--- BEGIN ---
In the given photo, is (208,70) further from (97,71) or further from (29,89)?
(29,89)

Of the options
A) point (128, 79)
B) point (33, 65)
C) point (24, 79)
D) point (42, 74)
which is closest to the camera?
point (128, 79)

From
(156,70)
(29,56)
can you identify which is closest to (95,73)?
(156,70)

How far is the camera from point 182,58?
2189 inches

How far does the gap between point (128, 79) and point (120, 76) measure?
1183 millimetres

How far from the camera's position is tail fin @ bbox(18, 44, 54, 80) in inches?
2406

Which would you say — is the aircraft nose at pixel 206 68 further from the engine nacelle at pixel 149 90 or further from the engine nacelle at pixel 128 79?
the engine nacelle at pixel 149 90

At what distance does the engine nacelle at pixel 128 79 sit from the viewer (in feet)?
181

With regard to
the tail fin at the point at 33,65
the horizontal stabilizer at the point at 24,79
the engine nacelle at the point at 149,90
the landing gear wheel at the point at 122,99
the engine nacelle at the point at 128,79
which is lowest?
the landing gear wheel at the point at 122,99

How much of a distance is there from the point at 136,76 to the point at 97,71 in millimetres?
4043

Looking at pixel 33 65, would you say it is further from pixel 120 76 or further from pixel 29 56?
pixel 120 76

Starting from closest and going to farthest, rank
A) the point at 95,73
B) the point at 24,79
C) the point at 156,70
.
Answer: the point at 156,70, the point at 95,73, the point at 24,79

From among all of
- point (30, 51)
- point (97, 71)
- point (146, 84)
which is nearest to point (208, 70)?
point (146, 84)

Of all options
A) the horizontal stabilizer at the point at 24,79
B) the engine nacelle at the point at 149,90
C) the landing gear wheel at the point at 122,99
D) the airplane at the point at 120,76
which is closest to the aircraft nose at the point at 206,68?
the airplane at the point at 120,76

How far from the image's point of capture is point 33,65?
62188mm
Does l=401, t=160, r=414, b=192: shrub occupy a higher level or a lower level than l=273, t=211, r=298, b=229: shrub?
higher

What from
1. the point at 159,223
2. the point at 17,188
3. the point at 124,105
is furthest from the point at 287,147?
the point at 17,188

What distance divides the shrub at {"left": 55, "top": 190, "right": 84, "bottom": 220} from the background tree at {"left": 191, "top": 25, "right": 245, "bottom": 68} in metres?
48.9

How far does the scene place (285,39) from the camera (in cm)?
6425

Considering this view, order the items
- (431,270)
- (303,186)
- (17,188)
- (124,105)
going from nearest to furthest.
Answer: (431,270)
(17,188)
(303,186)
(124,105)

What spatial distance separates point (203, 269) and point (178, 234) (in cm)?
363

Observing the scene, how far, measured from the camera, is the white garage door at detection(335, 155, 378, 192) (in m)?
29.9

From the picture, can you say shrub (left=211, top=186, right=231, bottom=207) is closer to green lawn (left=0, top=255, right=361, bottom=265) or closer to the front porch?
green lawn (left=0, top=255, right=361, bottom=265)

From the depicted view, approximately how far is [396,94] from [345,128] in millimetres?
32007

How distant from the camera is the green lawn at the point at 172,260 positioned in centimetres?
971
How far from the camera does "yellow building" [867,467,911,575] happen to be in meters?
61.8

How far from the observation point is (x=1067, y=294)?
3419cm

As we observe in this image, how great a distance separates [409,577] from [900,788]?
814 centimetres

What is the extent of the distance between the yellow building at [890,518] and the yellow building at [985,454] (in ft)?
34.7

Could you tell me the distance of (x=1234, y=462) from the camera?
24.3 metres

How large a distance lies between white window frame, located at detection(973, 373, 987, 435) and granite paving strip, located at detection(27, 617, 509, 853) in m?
--- END ---
### WORK TO DO
Put every line of the listing above into a JSON list of strings, with one string for each line and blank lines omitted.

### TASK ANSWER
[
  "In the given photo, is (208,70) further from (97,71) or further from (29,89)?",
  "(29,89)",
  "Of the options",
  "A) point (128, 79)",
  "B) point (33, 65)",
  "C) point (24, 79)",
  "D) point (42, 74)",
  "which is closest to the camera?",
  "point (128, 79)",
  "From",
  "(156,70)",
  "(29,56)",
  "can you identify which is closest to (95,73)?",
  "(156,70)",
  "How far is the camera from point 182,58?",
  "2189 inches",
  "How far does the gap between point (128, 79) and point (120, 76) measure?",
  "1183 millimetres",
  "How far from the camera's position is tail fin @ bbox(18, 44, 54, 80) in inches?",
  "2406",
  "Which would you say — is the aircraft nose at pixel 206 68 further from the engine nacelle at pixel 149 90 or further from the engine nacelle at pixel 128 79?",
  "the engine nacelle at pixel 149 90",
  "At what distance does the engine nacelle at pixel 128 79 sit from the viewer (in feet)?",
  "181",
  "With regard to",
  "the tail fin at the point at 33,65",
  "the horizontal stabilizer at the point at 24,79",
  "the engine nacelle at the point at 149,90",
  "the landing gear wheel at the point at 122,99",
  "the engine nacelle at the point at 128,79",
  "which is lowest?",
  "the landing gear wheel at the point at 122,99",
  "How much of a distance is there from the point at 136,76 to the point at 97,71 in millimetres?",
  "4043",
  "Looking at pixel 33 65, would you say it is further from pixel 120 76 or further from pixel 29 56?",
  "pixel 120 76",
  "Starting from closest and going to farthest, rank",
  "A) the point at 95,73",
  "B) the point at 24,79",
  "C) the point at 156,70",
  ".",
  "Answer: the point at 156,70, the point at 95,73, the point at 24,79",
  "From among all of",
  "- point (30, 51)",
  "- point (97, 71)",
  "- point (146, 84)",
  "which is nearest to point (208, 70)?",
  "point (146, 84)",
  "Of all options",
  "A) the horizontal stabilizer at the point at 24,79",
  "B) the engine nacelle at the point at 149,90",
  "C) the landing gear wheel at the point at 122,99",
  "D) the airplane at the point at 120,76",
  "which is closest to the aircraft nose at the point at 206,68?",
  "the airplane at the point at 120,76",
  "How far from the image's point of capture is point 33,65?",
  "62188mm",
  "Does l=401, t=160, r=414, b=192: shrub occupy a higher level or a lower level than l=273, t=211, r=298, b=229: shrub?",
  "higher",
  "What from",
  "1. the point at 159,223",
  "2. the point at 17,188",
  "3. the point at 124,105",
  "is furthest from the point at 287,147?",
  "the point at 17,188",
  "What distance divides the shrub at {\"left\": 55, \"top\": 190, \"right\": 84, \"bottom\": 220} from the background tree at {\"left\": 191, \"top\": 25, \"right\": 245, \"bottom\": 68} in metres?",
  "48.9",
  "How far does the scene place (285,39) from the camera (in cm)?",
  "6425",
  "Considering this view, order the items",
  "- (431,270)",
  "- (303,186)",
  "- (17,188)",
  "- (124,105)",
  "going from nearest to furthest.",
  "Answer: (431,270)",
  "(17,188)",
  "(303,186)",
  "(124,105)",
  "What spatial distance separates point (203, 269) and point (178, 234) (in cm)?",
  "363",
  "Observing the scene, how far, measured from the camera, is the white garage door at detection(335, 155, 378, 192) (in m)?",
  "29.9",
  "From the picture, can you say shrub (left=211, top=186, right=231, bottom=207) is closer to green lawn (left=0, top=255, right=361, bottom=265) or closer to the front porch?",
  "green lawn (left=0, top=255, right=361, bottom=265)",
  "From the depicted view, approximately how far is [396,94] from [345,128] in millimetres?",
  "32007",
  "How distant from the camera is the green lawn at the point at 172,260 positioned in centimetres?",
  "971",
  "How far from the camera does \"yellow building\" [867,467,911,575] happen to be in meters?",
  "61.8",
  "How far from the observation point is (x=1067, y=294)?",
  "3419cm",
  "As we observe in this image, how great a distance separates [409,577] from [900,788]?",
  "814 centimetres",
  "What is the extent of the distance between the yellow building at [890,518] and the yellow building at [985,454] (in ft)?",
  "34.7",
  "Could you tell me the distance of (x=1234, y=462) from the camera?",
  "24.3 metres",
  "How large a distance lies between white window frame, located at detection(973, 373, 987, 435) and granite paving strip, located at detection(27, 617, 509, 853) in m?"
]